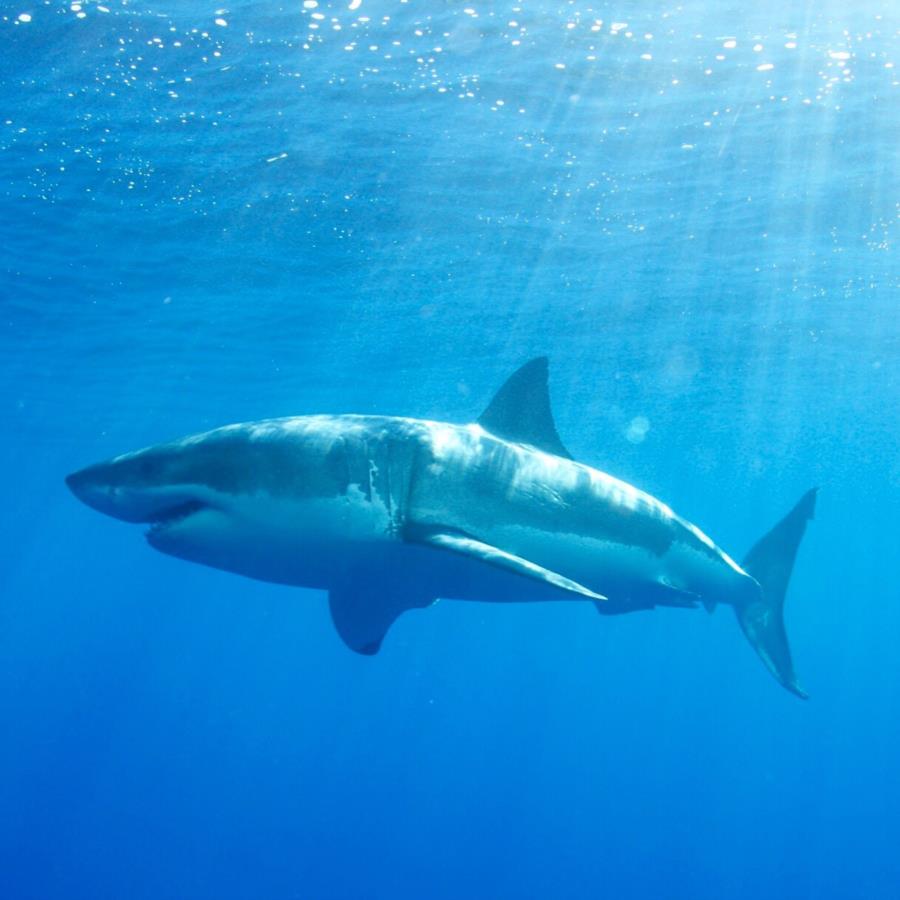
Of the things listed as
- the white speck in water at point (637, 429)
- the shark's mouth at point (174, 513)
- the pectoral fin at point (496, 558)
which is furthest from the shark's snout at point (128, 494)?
the white speck in water at point (637, 429)

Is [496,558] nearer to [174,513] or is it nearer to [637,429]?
[174,513]

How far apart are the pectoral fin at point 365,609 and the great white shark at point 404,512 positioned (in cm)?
2

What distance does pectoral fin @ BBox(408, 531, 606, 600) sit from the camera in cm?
456

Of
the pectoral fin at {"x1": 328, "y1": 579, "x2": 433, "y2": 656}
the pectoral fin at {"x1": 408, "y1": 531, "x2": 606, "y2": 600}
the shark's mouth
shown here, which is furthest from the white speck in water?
the shark's mouth

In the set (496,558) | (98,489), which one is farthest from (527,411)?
(98,489)

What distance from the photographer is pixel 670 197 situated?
56.5 feet

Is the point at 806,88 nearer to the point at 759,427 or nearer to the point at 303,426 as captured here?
the point at 303,426

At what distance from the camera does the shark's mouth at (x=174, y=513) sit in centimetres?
473

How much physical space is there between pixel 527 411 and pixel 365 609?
2.21 metres

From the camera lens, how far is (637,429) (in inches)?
1809

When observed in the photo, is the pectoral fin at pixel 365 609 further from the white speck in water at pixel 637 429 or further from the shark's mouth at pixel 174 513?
the white speck in water at pixel 637 429

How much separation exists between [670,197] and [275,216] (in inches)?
346

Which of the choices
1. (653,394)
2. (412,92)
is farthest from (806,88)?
(653,394)

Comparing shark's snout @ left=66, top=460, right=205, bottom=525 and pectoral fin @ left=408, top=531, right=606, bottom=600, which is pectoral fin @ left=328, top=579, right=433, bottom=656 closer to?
A: pectoral fin @ left=408, top=531, right=606, bottom=600
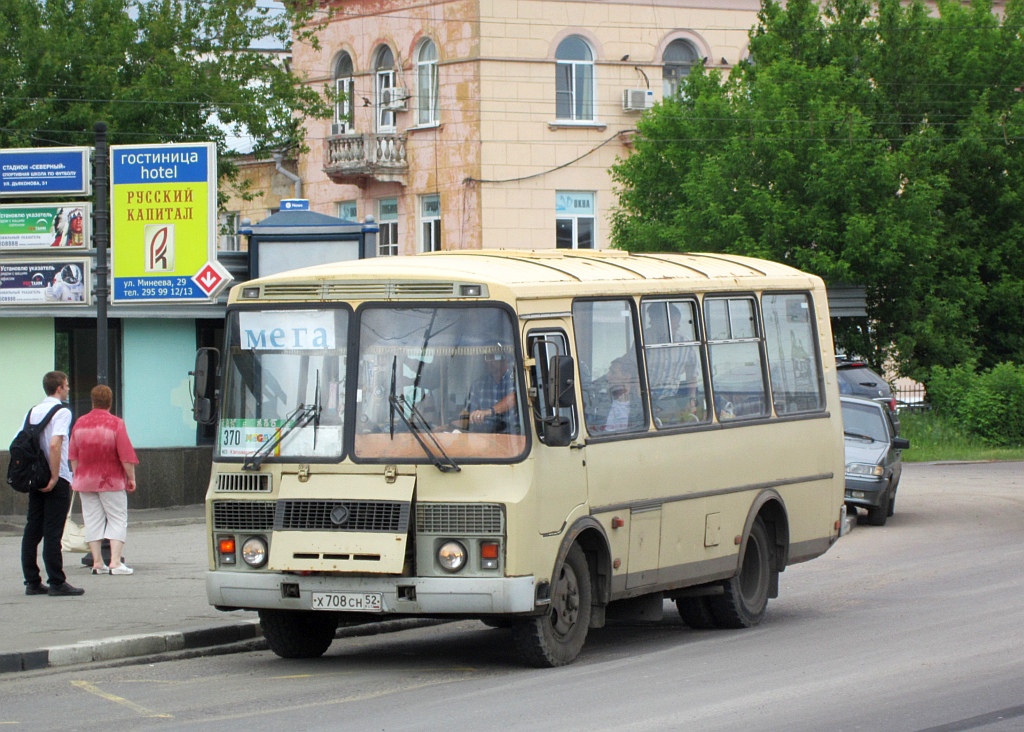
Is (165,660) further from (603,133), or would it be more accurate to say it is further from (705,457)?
(603,133)

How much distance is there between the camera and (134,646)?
1159 cm

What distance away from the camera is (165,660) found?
37.9 ft

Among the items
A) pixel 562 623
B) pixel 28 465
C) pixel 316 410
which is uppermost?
pixel 316 410

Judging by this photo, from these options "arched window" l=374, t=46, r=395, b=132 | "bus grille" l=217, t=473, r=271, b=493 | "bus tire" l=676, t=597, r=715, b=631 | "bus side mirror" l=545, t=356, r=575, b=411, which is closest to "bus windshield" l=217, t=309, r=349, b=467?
"bus grille" l=217, t=473, r=271, b=493

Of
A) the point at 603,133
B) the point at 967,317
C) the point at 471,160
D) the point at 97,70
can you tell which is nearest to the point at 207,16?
the point at 97,70

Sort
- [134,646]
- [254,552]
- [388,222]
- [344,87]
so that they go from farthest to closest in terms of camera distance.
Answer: [344,87] → [388,222] → [134,646] → [254,552]

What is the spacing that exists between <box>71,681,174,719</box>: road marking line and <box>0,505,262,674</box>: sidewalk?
2.56 feet

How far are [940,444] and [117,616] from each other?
Answer: 27.3m

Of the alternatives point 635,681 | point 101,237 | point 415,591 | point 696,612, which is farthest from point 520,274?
point 101,237

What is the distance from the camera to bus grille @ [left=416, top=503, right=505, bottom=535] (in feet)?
33.9

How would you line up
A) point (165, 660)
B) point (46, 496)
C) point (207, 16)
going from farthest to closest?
point (207, 16), point (46, 496), point (165, 660)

**What you have to do**
Write out everything from the line containing "What is the spacing" down to the line containing "Answer: 27.3m", both lines included, shifting each distance in the answers up by 72 and keeping all other text the same.

**Right answer**
What is the spacing that exists between <box>71,681,174,719</box>: road marking line and <box>0,505,262,674</box>: sidewalk?
74.56 feet

How far are [940,444] and [117,616] from each other?
Answer: 99.3m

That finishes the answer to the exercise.